第11話 戸惑い
最近は、少しばかり周囲が賑やかになった。賑やかになったとはいっても、それは何故か声をかけてくる戸賀崎さんと小林くんのせいなのだが。
今日も今日とて、早朝の教室には誰もいない。しんとした朝の教室の雰囲気が何故か好きだった。自分の席に座り、机の中に入れている文庫本を出そうとして、あまり読書をする気分では無いことに気づき、頬杖を付いて外を眺める。野球部の、朝練であろう声がした。
時間が経つにつれ、ちらほらとクラスメイト達が登校してくる。
「おっす、三嶋」
我関せずの姿勢で外を眺めていた故に、突然声を掛けられてびくりと体を跳ねさせた。
「おいおい、そんなびっくりするなよなー」
彼は、何という名前だっただろうか。直ぐさま思い出せずに曖昧に返事をする。
「おはよ、透」
続けて声を掛けてきたのは小林くんだった。何か違和感を覚えて、直ぐにその正体に気づいた。
「名前……」
「えっ? だって透がそう言ったじゃんか。お互い名前で呼ぼう、って」
そんなこと、記憶になかった。そもそも、小林くんの下の名前を知らない。もし呼びたいと思っても、それは決して叶わない。結局は名前は口にせず、言葉を濁した。

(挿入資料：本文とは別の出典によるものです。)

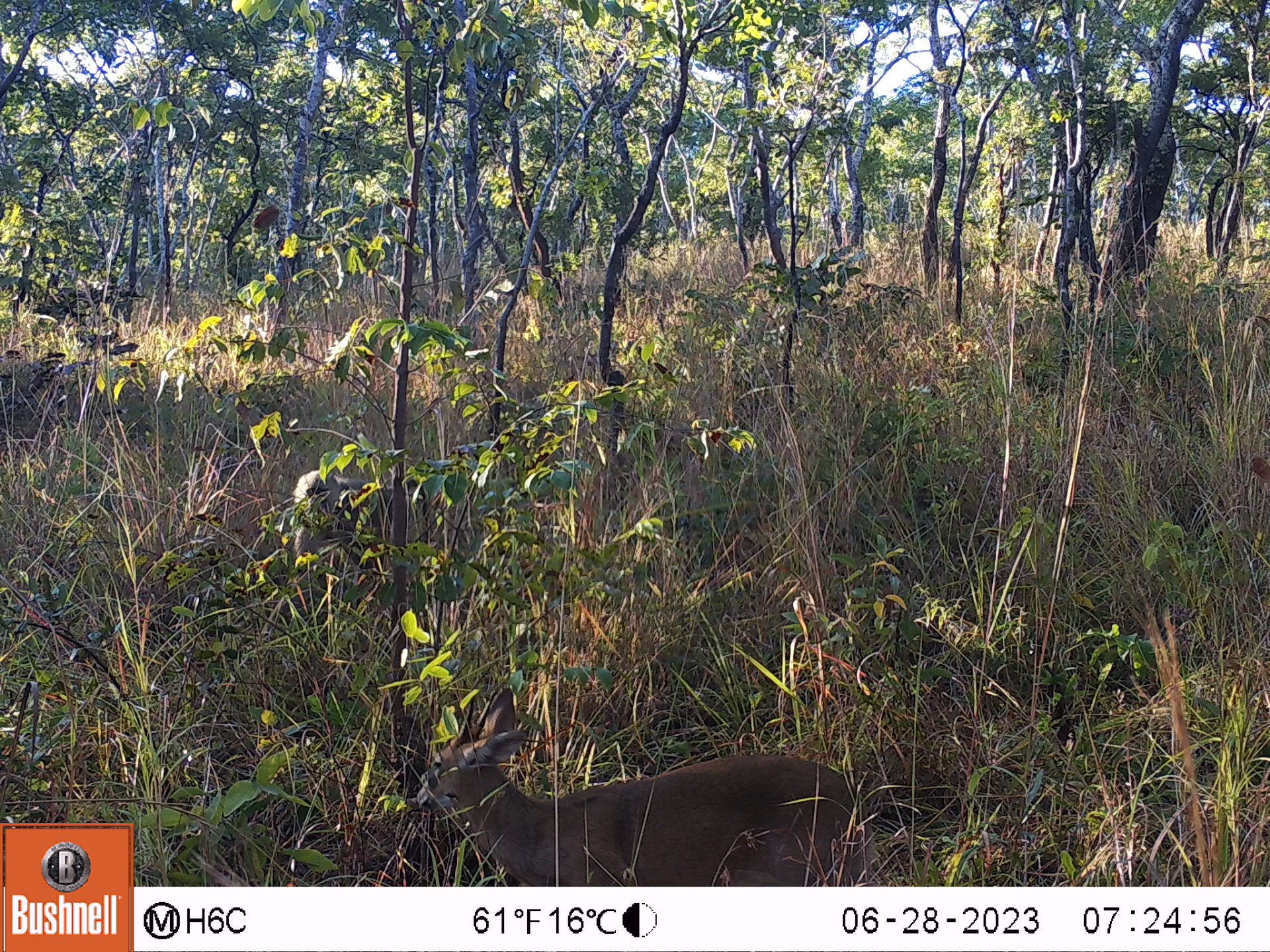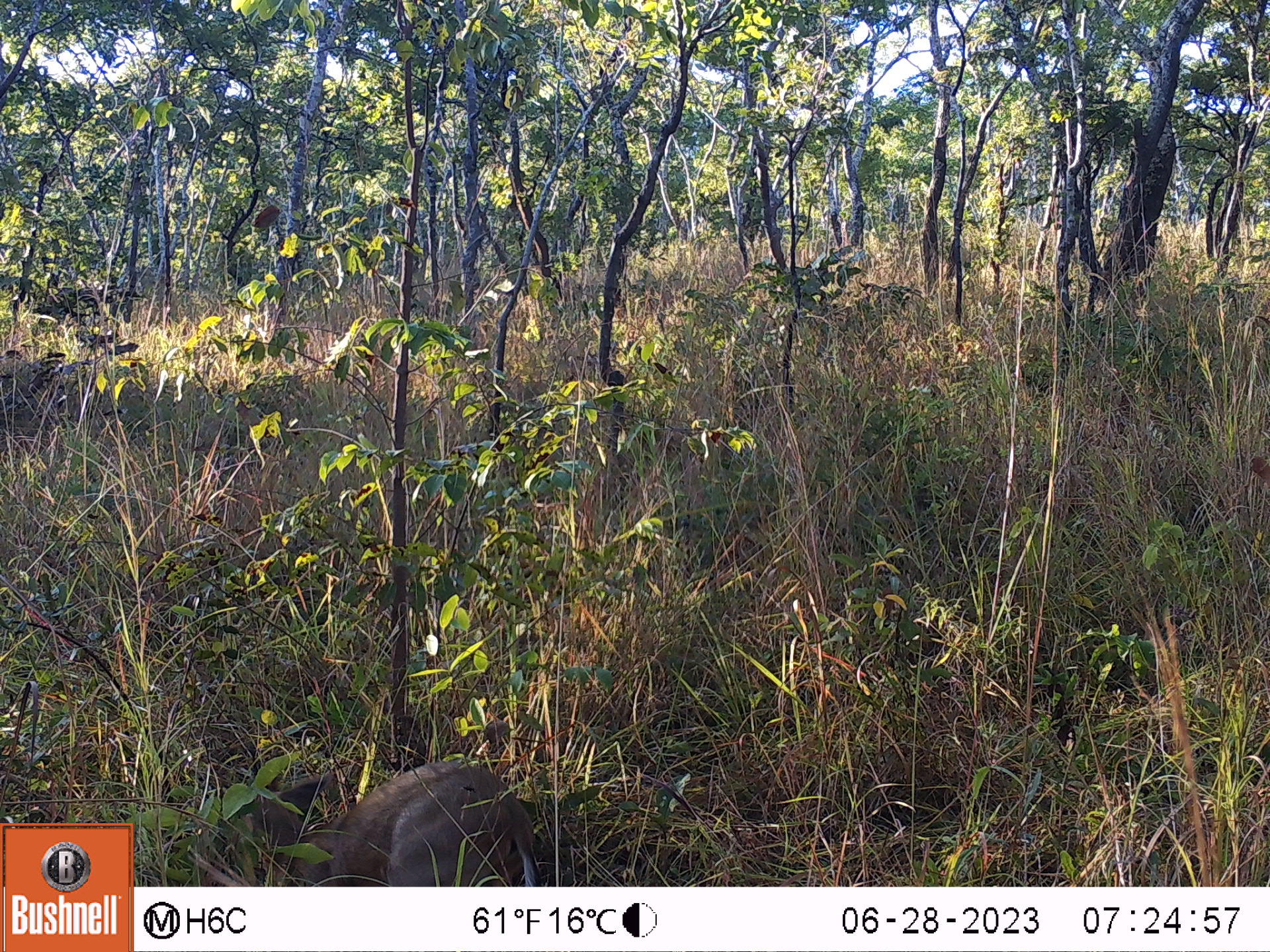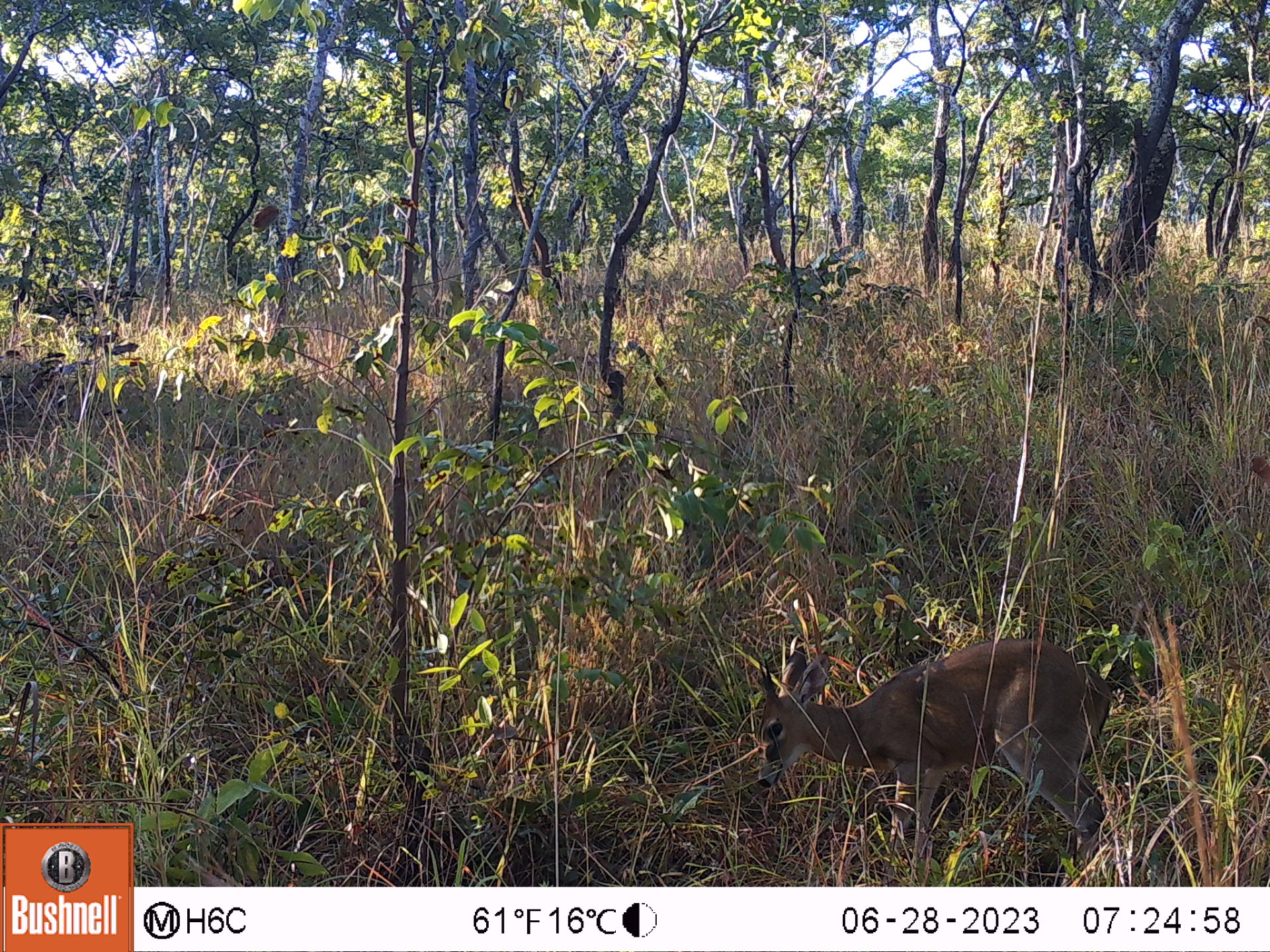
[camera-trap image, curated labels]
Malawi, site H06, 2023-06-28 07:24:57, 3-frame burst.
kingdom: Animalia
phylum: Chordata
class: Mammalia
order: Artiodactyla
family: Bovidae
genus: Sylvicapra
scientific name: Sylvicapra grimmia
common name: common duiker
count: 1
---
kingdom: Animalia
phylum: Chordata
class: Mammalia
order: Primates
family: Cercopithecidae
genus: Papio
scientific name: Papio cynocephalus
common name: yellow baboon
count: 1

小林くんはそんな僕の姿に小首を傾げたが、特に気にすることもなかったのか、変な突っ込みは受けることなく僕の前の席へとついた。
何か、良くないことが起こっている。漠然とだが、それだけは分かった。
名前も知らないクラスメイトから気さくに挨拶をされたこと、記憶のない会話によって名前呼びをさせていたこと。
しかし、いつだ?
僕の認識している範疇では、記憶は連続性を保っている。少なくとも誰かと話している時に起こったとしたら尚更記憶に残るだろう。戸賀崎さんの時のように。

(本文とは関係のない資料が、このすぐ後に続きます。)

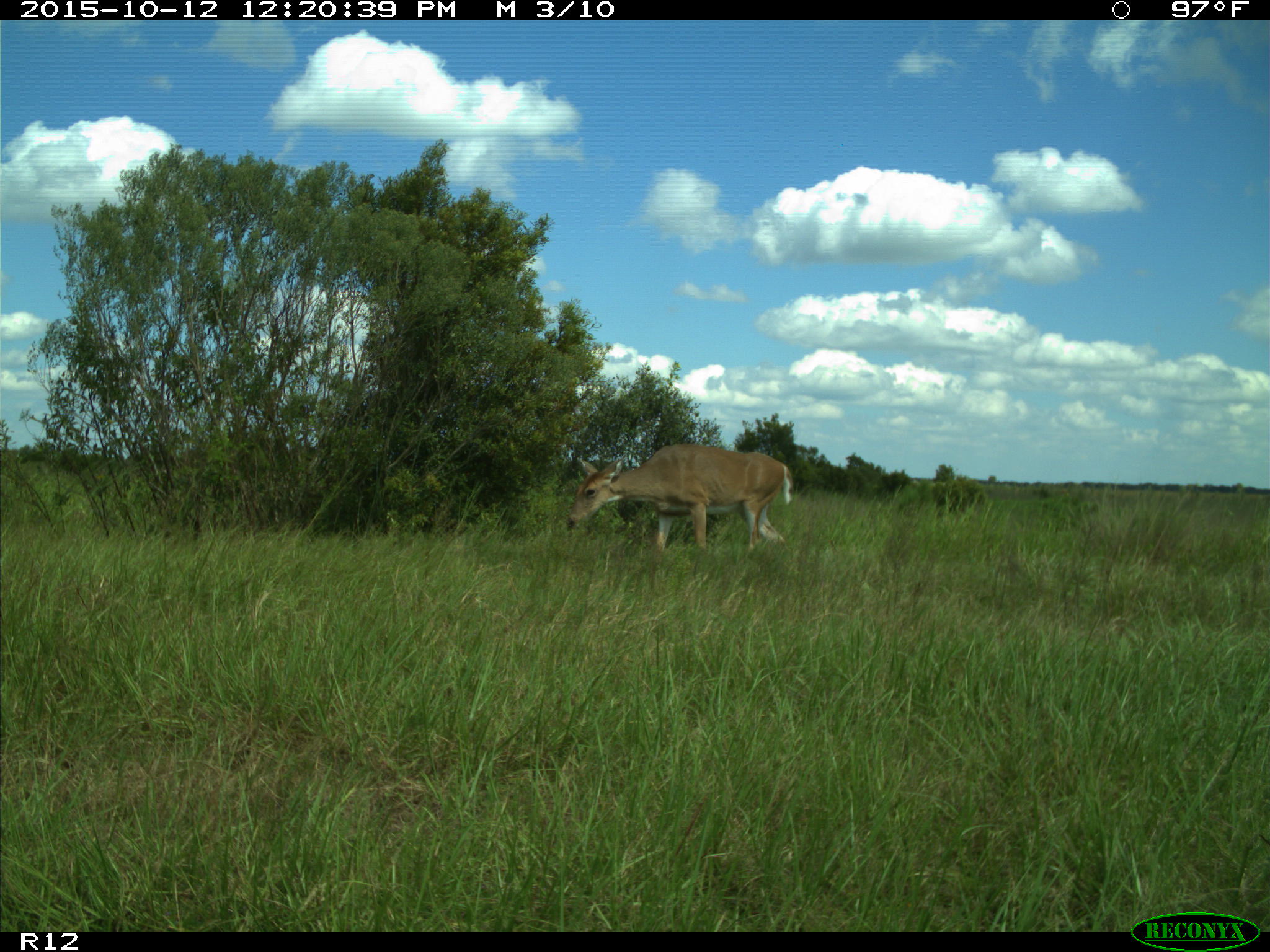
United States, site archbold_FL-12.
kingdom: Animalia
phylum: Chordata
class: Mammalia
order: Artiodactyla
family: Cervidae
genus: Odocoileus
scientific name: Odocoileus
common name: deer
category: unidentified deer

けれど、実際に僕の記憶に抜け落ちがある。先日のカラオケもそうだった、あの時は気にしていなかったが、本来はきちんと約束をしていて、それを忘れた結果によるものかもしれない。
──前兆なしの記憶障害
それは万一として考えてはいたものの、まず起こりえないと思っていたものだ。今までは、必ず靄がかかったような感覚があった。それで僕は発症したと気づく。
もし、もしもそれがなくなったら?
日常の中でふとした時に前触れもなく発症したら?
間違いなく、僕の学生生活は終わる。正常な人間としての扱いを受けることはなくなる。一生、腫れ物を扱うかのように接せられる。
集団からの排斥。それは最も僕が恐れている事だった。人間は社会性を持った動物だ。その社会からつまみ出されたら、生きる術は極々限られる。

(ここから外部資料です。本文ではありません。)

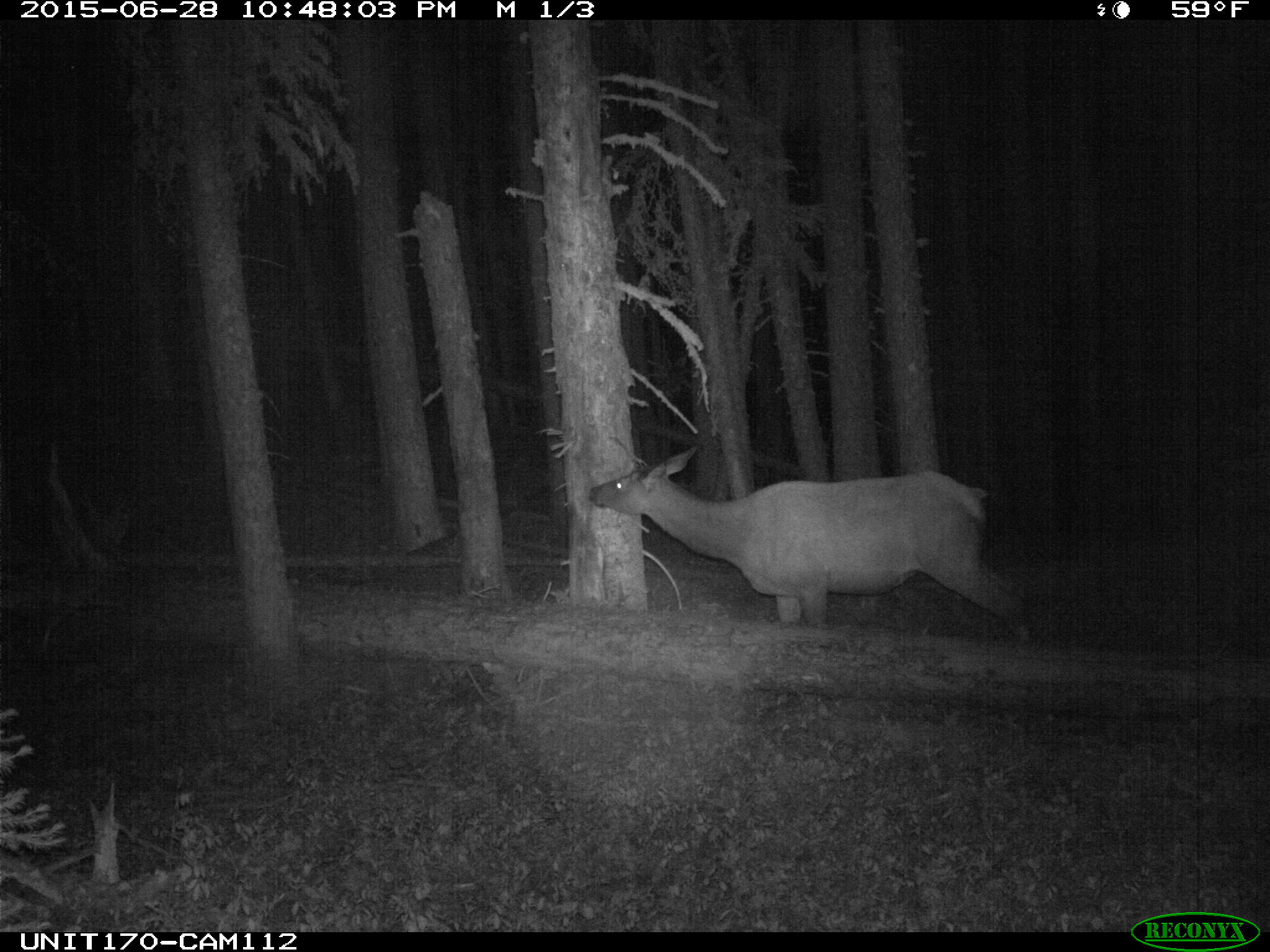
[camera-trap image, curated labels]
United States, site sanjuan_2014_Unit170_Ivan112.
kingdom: Animalia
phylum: Chordata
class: Mammalia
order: Artiodactyla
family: Cervidae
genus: Cervus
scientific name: Cervus elaphus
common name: red deer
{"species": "Cervus elaphus (red deer)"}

僕はまだ、いい。けれど、姉さんにこれ以上の負担をかけたくなかった。
本当に予兆なしで記憶障害が怒っているのだろうか。単に、社交性の高いクラスメイトが挨拶しただけかもしれない。カラオケも約束したつもりだけかもしれない。名前呼びも、単なる勘違いかもしれない。
そう思わなければ、狂ってしまいそうだった。思わず、頭を抱えて震える。
「三嶋くん、だいじょーぶ? 保健室連れてこうか?」
軽やかな声が響く、そちらを見る余裕はないが戸賀崎さんであることは確かだった。
「……いや、大丈夫。ちょっと頭痛がしただけ」
「そっかそっか、でも無理しないでね? この前も言ったけど、何かあったらおねーさんに相談するんだぞー?」
ちらりと視線を向けると、自信満々な表情を浮かべた戸賀崎さんが自らの胸をとんとんと叩いた。年相応か、それ以上に発達した胸部が僅かに揺れ、僕は思わず目を逸らす。
「……あ、もうホームルームだ。じゃ、また後でね」
戸賀崎さんが、席へと戻っていく。
その背中は、妙に上機嫌に見えた。